The scarlet-hooded barbet is approximately 17 cm long and weighs 40 to 44 g. The male's entire head, throat, and upper mantle are red but for a bit of black around the eye and bill. The rest of the upperparts are green. Its lower breast is orange and yellow; it has a gray patch on the side and the flanks are streaked with olive. Most of the female's head is also red, but the throat is yellow. It has an orange band on the upper breast and the rest of the underparts are like the male's.

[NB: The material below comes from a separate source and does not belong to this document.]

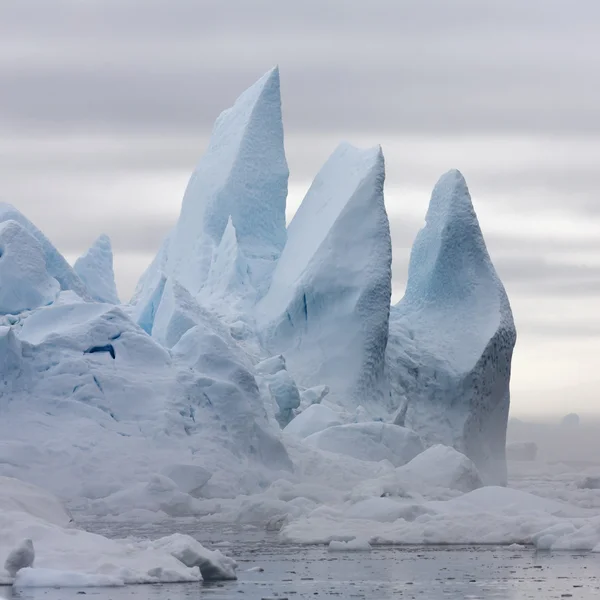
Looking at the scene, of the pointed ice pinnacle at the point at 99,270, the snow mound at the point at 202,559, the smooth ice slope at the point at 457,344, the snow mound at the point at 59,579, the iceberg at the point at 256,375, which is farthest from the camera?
the pointed ice pinnacle at the point at 99,270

==Distribution and habitat==

The scarlet-hooded barbet is found in the upper Amazon Basin where eastern Peru, western Brazil, and a bit of western Bolivia meet. More than half of its range is in Peru. It inhabits bamboo and Heleconia in dense understory, always within approximately 150 m of rivers and oxbow lakes. It can also be found in overgrown gardens near rivers and on river islands. In elevation it ranges from approximately 150 to 850 m.

==Behavior==
===Feeding===

The scarlet-hooded barbet's diet is approximately 60% fruits such as figs and Cecropia seeds and 40% insects and other arthropods of many kinds. It also eats flowers and nectar. It forages from near the ground up to approximately 11 m by gleaning fruits and probing dead leaf clusters for insects. It joins mixed-species foraging flocks.

===Breeding===

The scarlet-hooded barbet nests in Peru in July and possibly. Like all New World barbets, it excavates a nest hole, usually in a tree, but virtually nothing else is known about its breeding phenology.

===Vocalization===

The scarlet-hooded barbet's song is "a fast 'oop-oop-oop-'" .

==Status==

The IUCN has assessed the scarlet-hooded barbet as being of Least Concern. However, "[further] data [are] required on its breeding habits and requirements."